─── Records shown

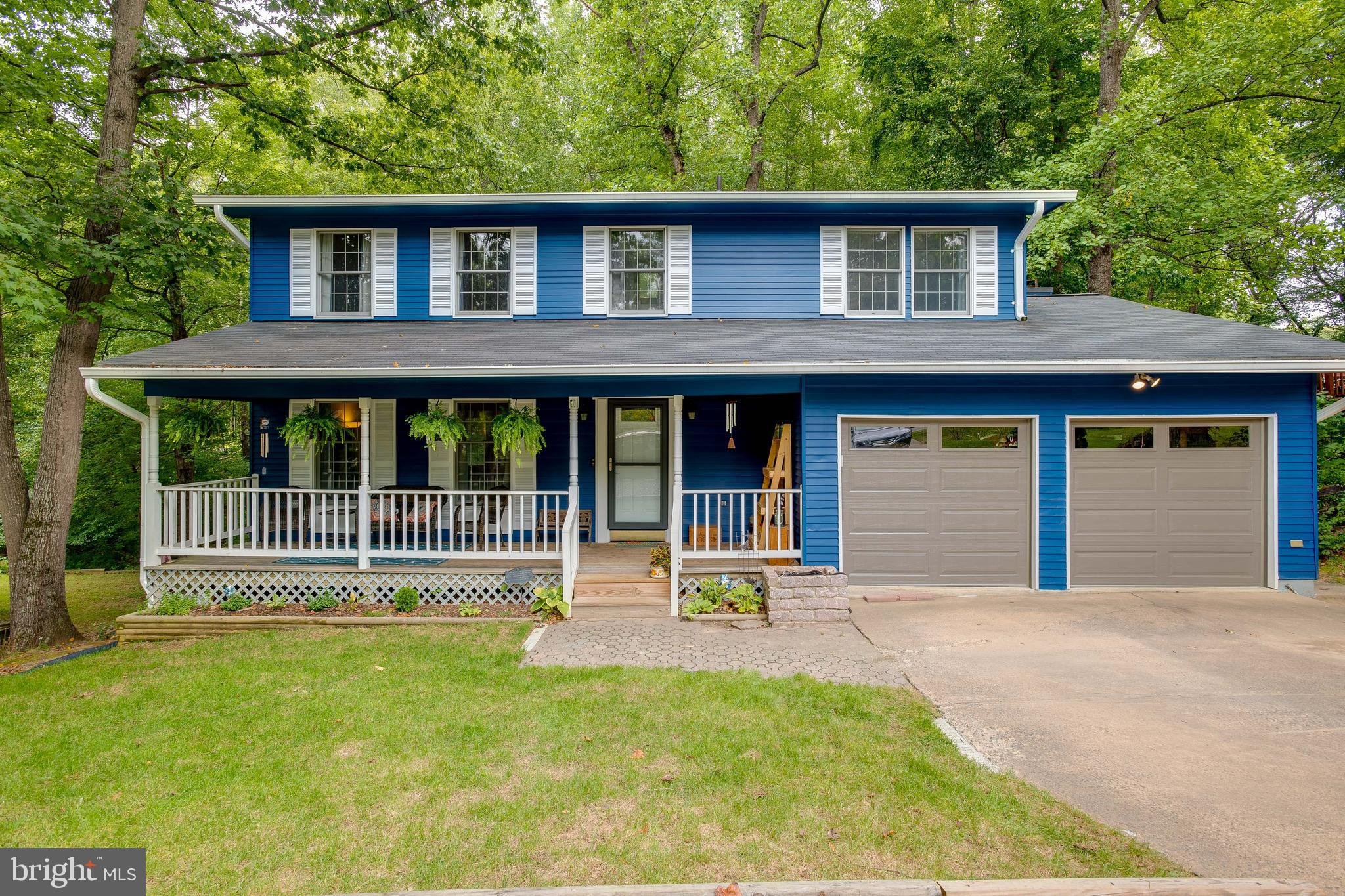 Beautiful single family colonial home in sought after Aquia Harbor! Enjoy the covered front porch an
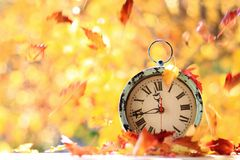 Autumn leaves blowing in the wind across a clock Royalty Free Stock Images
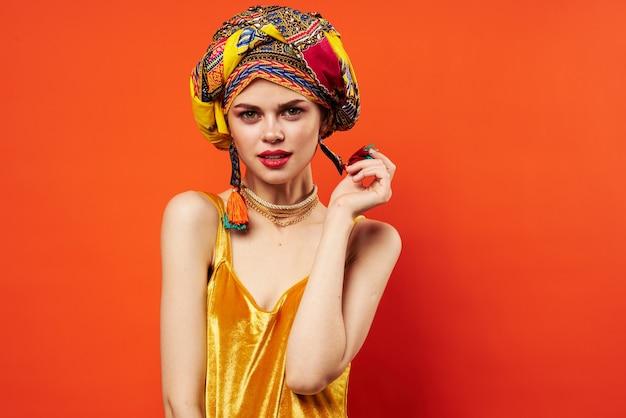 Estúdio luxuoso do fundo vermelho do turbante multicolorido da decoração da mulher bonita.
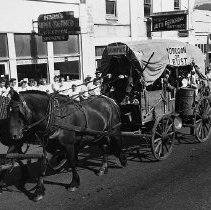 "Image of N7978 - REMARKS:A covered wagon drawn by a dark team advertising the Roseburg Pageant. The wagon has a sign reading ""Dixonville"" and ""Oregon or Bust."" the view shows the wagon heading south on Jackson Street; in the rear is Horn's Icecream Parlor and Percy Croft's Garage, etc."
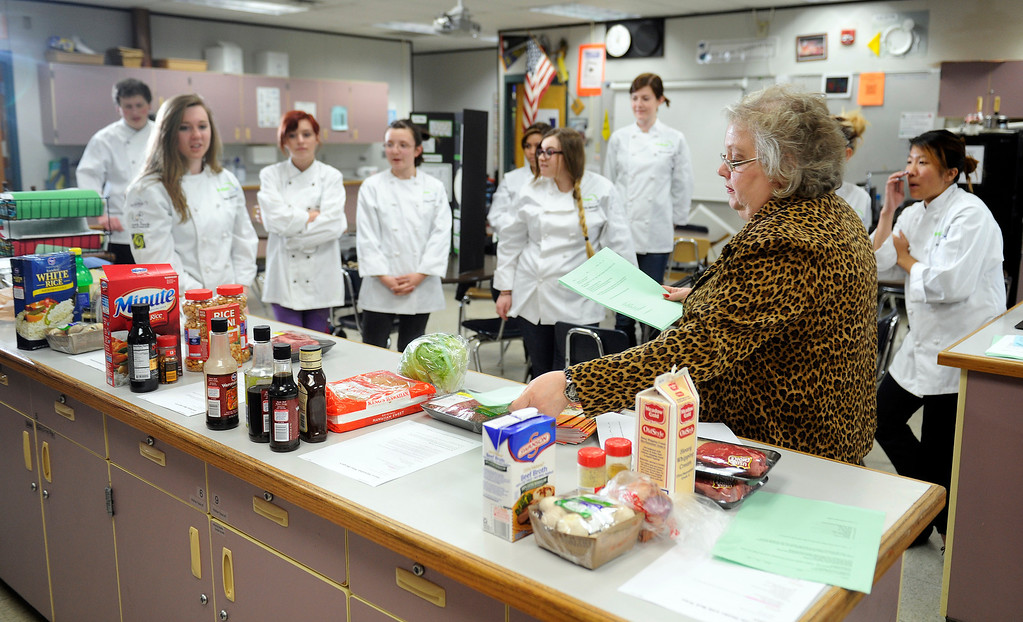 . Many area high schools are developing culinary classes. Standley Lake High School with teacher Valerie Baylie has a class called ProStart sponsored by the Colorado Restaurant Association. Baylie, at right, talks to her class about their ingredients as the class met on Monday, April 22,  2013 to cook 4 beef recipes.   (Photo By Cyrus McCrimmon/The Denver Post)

──────

* [To do]:
Would you give again, exactly as written, the lines from the one containing "Autumn leaves blowing" through the end of the records, with no pictures and no other lines?

* [Solution to the problem]:
 Autumn leaves blowing in the wind across a clock Royalty Free Stock Images
 Estúdio luxuoso do fundo vermelho do turbante multicolorido da decoração da mulher bonita.
 "Image of N7978 - REMARKS:A covered wagon drawn by a dark team advertising the Roseburg Pageant. The wagon has a sign reading ""Dixonville"" and ""Oregon or Bust."" the view shows the wagon heading south on Jackson Street; in the rear is Horn's Icecream Parlor and Percy Croft's Garage, etc."
 . Many area high schools are developing culinary classes. Standley Lake High School with teacher Valerie Baylie has a class called ProStart sponsored by the Colorado Restaurant Association. Baylie, at right, talks to her class about their ingredients as the class met on Monday, April 22,  2013 to cook 4 beef recipes.   (Photo By Cyrus McCrimmon/The Denver Post)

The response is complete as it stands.